Stored entries:
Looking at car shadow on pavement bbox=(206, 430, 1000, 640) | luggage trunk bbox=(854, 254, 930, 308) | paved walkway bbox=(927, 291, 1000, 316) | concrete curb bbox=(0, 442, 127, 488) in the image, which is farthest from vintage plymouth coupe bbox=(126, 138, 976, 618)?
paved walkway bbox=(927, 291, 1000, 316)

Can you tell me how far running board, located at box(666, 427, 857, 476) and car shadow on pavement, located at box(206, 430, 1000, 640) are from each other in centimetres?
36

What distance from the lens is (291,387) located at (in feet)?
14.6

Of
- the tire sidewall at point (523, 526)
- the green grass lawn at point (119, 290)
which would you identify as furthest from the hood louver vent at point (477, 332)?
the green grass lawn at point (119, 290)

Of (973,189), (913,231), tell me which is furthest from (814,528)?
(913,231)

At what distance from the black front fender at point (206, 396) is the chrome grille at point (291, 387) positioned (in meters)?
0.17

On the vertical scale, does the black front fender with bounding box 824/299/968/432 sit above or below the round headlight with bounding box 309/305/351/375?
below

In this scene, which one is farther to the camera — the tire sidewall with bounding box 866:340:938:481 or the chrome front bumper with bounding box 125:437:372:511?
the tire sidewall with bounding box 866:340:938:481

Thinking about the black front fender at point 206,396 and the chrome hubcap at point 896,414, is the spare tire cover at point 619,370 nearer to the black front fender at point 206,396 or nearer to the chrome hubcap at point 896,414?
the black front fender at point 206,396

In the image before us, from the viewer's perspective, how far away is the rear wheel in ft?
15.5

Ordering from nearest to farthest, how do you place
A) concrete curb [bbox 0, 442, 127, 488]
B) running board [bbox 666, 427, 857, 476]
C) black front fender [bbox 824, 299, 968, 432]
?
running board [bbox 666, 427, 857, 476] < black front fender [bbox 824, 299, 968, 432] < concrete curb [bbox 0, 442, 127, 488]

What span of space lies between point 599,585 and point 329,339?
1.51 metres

▶ [INSTRUCTION]: Rewrite the rows as a numbered list, beginning at the line that contains "What distance from the lens" and continuing through the last row. Omit blank lines.

▶ [RESULT OF THIS TASK]:
1. What distance from the lens is (291,387) located at (in feet)?
2. 14.6
3. Of
4. - the tire sidewall at point (523, 526)
5. - the green grass lawn at point (119, 290)
6. which would you identify as furthest from the hood louver vent at point (477, 332)?
7. the green grass lawn at point (119, 290)
8. Of (973,189), (913,231), tell me which is furthest from (814,528)?
9. (913,231)
10. At what distance from the black front fender at point (206, 396) is the chrome grille at point (291, 387) positioned (in meters)?
11. 0.17
12. On the vertical scale, does the black front fender with bounding box 824/299/968/432 sit above or below the round headlight with bounding box 309/305/351/375?
13. below
14. In this scene, which one is farther to the camera — the tire sidewall with bounding box 866:340:938:481 or the chrome front bumper with bounding box 125:437:372:511?
15. the tire sidewall with bounding box 866:340:938:481
16. Thinking about the black front fender at point 206,396 and the chrome hubcap at point 896,414, is the spare tire cover at point 619,370 nearer to the black front fender at point 206,396 or nearer to the chrome hubcap at point 896,414?
17. the black front fender at point 206,396
18. In the image before us, from the viewer's perspective, how far away is the rear wheel in ft?
19. 15.5
20. Ordering from nearest to farthest, how do you place
21. A) concrete curb [bbox 0, 442, 127, 488]
22. B) running board [bbox 666, 427, 857, 476]
23. C) black front fender [bbox 824, 299, 968, 432]
24. ?
25. running board [bbox 666, 427, 857, 476] < black front fender [bbox 824, 299, 968, 432] < concrete curb [bbox 0, 442, 127, 488]
26. What span of space lies between point 599,585 and point 329,339?
27. 1.51 metres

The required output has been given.